Pick the weak acid whose pKa lands within 0.5 of your target pH. Common biological buffers and their pKa values at 25°C:

• Acetate pKa 4.76 — works pH 3.8 to 5.8.
• MES pKa 6.15 — cell culture and mild acid range.
• Phosphate pKa 7.20 (pKa2) — physiological pH workhorse.
• HEPES pKa 7.50 — cell culture, low metal binding.
• Tris pKa 8.06 — molecular biology default, temperature sensitive.
• Bicarbonate pKa 6.35 / 10.33 — blood and ocean chemistry.
• Ammonium pKa 9.25 — alkaline work, volatile.

Henderson-Hasselbalch in blood and physiology

Human arterial blood holds pH between 7.35 and 7.45 with astonishing precision. The bicarbonate buffer system (H₂CO₃ / HCO₃⁻) does most of the work, with pKa = 6.10. Normal [HCO₃⁻] is about 24 mM and dissolved CO₂ is roughly 1.2 mM, giving a ratio of 20 and a calculated pH of 6.10 + log(20) ≈ 7.40 — exactly what you measure.

The remarkable trick is that both components are adjustable. The kidney controls bicarbonate, the lungs control dissolved CO₂. Acidosis or alkalosis triggers respiratory rate changes within minutes and kidney compensation over hours. Outside the 6.8 to 7.8 range, organ function collapses and death follows quickly.

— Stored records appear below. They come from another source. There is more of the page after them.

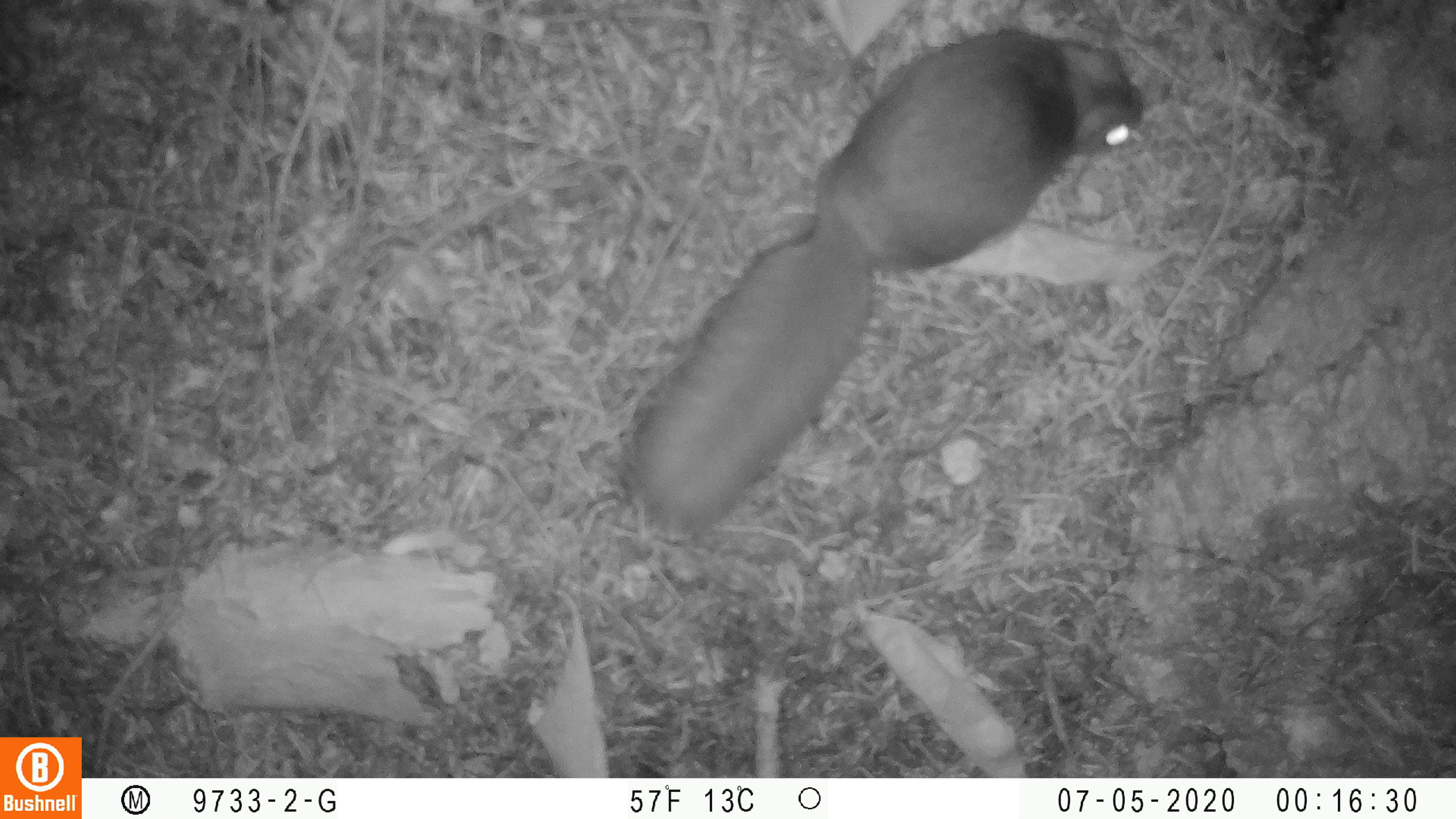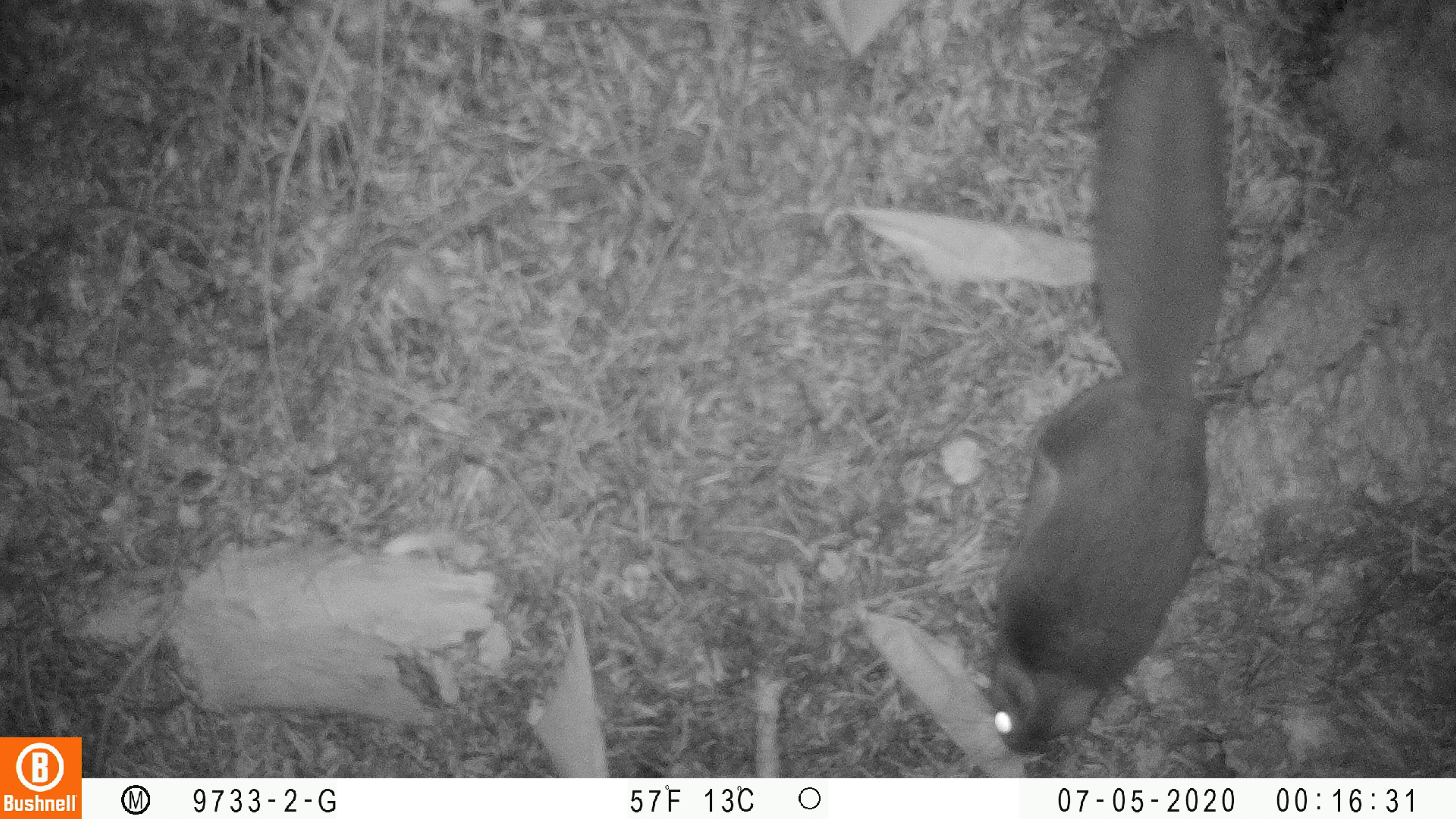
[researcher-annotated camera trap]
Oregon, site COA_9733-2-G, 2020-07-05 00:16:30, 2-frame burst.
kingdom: Animalia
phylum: Chordata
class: Mammalia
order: Rodentia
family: Sciuridae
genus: Glaucomys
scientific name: Glaucomys oregonensis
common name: humboldt's flying squirrel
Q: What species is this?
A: Humboldt's flying squirrel (Glaucomys oregonensis).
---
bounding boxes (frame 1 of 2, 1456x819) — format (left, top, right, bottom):
humboldt's flying squirrel: (615, 22, 1149, 553)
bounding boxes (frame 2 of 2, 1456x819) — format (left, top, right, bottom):
humboldt's flying squirrel: (978, 18, 1240, 764)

Henderson-Hasselbalch pitfalls

Three traps catch students and working chemists alike:

• Swapping [A⁻] and [HA] — [A⁻] is the conjugate base, [HA] is the protonated weak acid. Swap them and you flip the log sign.
• Ignoring temperature — pKa drifts roughly 0.01 to 0.02 units per °C. Tris is exceptional: Δ ≈ −0.028 per °C, so a Tris buffer at body temp (37°C) is about 0.34 pH units lower than at the bench (25°C).
• Forgetting ionic strength — at high salt or buffer concentration, activity coefficients diverge from molar concentrations. The equation still works if you swap activities for concentrations, but most lab work treats them as equal.

Worked buffer examples

Three quick numerical walks:

Acetate buffer at pH 4.76. pKa = 4.76. Want pH = 4.76, so [A⁻]/[HA] = 10⁰ = 1. Mix equal moles of sodium acetate and acetic acid.

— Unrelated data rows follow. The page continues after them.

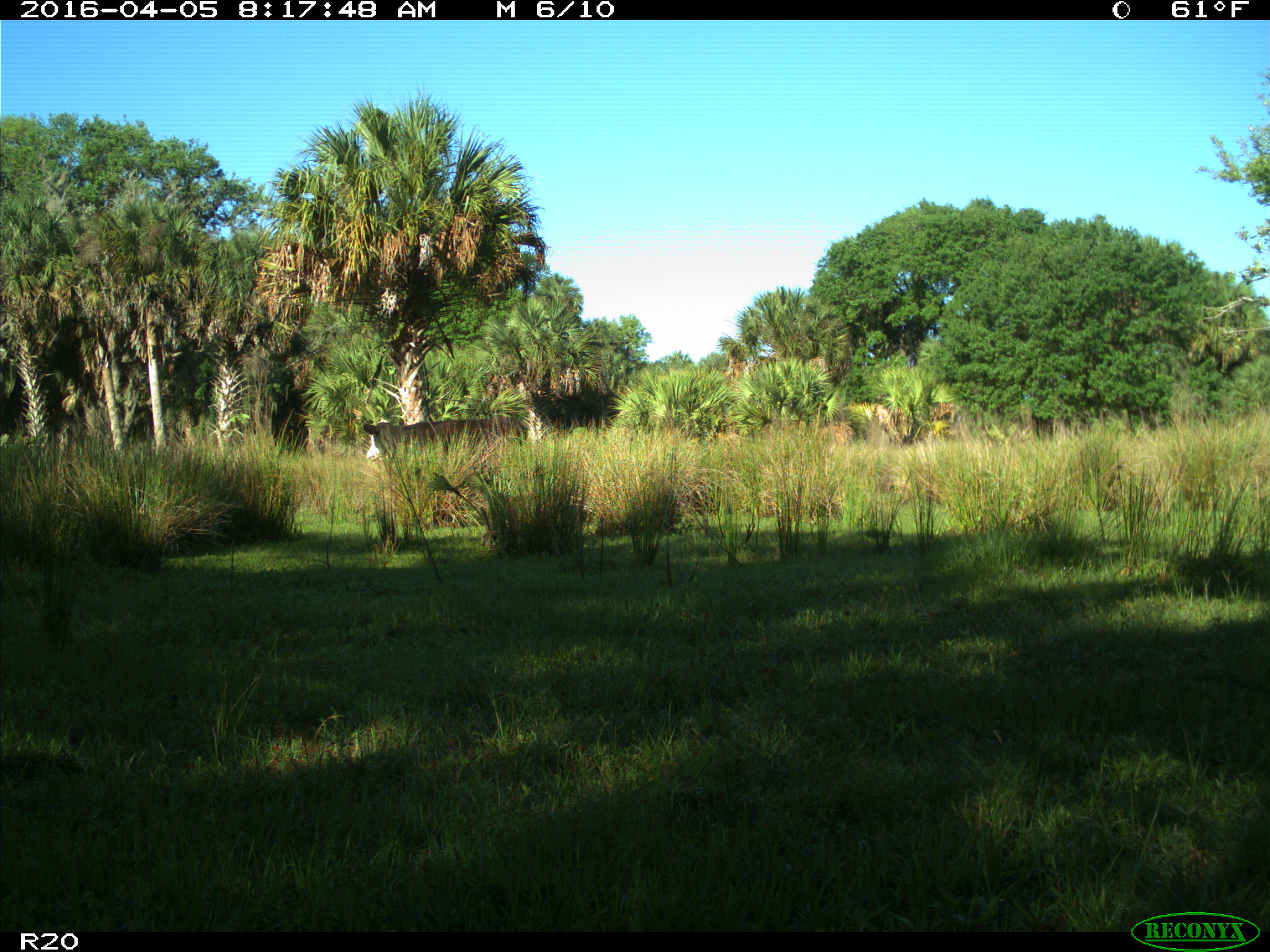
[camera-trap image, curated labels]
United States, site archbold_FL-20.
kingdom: Animalia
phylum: Chordata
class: Mammalia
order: Artiodactyla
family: Bovidae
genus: Bos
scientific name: Bos taurus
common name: domestic cow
Bos taurus (domestic cow).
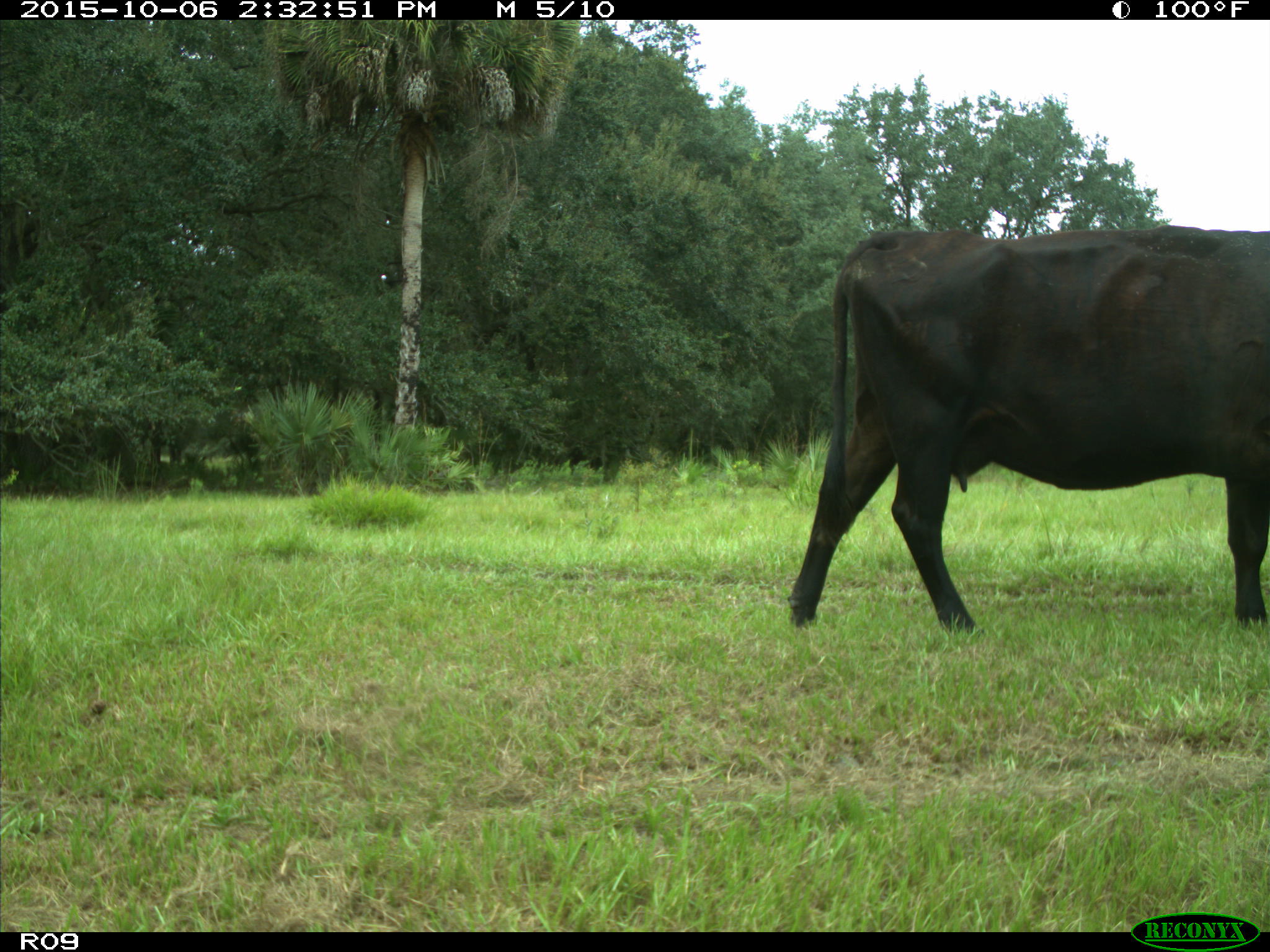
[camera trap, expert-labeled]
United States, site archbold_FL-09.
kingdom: Animalia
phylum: Chordata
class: Mammalia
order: Artiodactyla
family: Bovidae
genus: Bos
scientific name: Bos taurus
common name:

Phosphate buffer at pH 7.4. Using pKa2 = 7.20: ratio = 10^(7.40 − 7.20) = 10^0.20 = 1.585. So [HPO₄²⁻] / [H₂PO₄⁻] ≈ 1.585. For 100 mL of 0.1 M total: 61.4 mM dibasic, 38.6 mM monobasic phosphate.

Tris buffer at pH 8.0. pKa = 8.06 at 25°C. Ratio = 10^(8.00 − 8.06) = 10^(−0.06) = 0.871. Tris-base to Tris-HCl ratio is about 47:53. Note: this is the 25°C calculation — at 37°C, pKa drops to about 7.72 and the same mix gives pH 7.66.

Two practical tricks save lab time when preparing buffers. First, weigh the conjugate base and weak acid in the calculated ratio, dissolve them together, and check pH with a calibrated meter. Adjust with small additions of acid or base to fine-tune. Second, prepare 10× concentrated stocks and dilute on demand — Henderson-Hasselbalch is largely insensitive to dilution because [A⁻]/[HA] stays constant. The buffer pH at 100 mM matches the buffer pH at 10 mM, though capacity scales with concentration.

For pharmaceuticals and tissue culture, ionic strength matters as much as pH. Adding salt to reach physiological 150 mM total ionic strength shifts pKa by 0.1–0.3 units through activity-coefficient effects. The Henderson-Hasselbalch equation still works, but the operating pKa is the apparent value at that ionic strength, not the thermodynamic value tabulated at infinite dilution.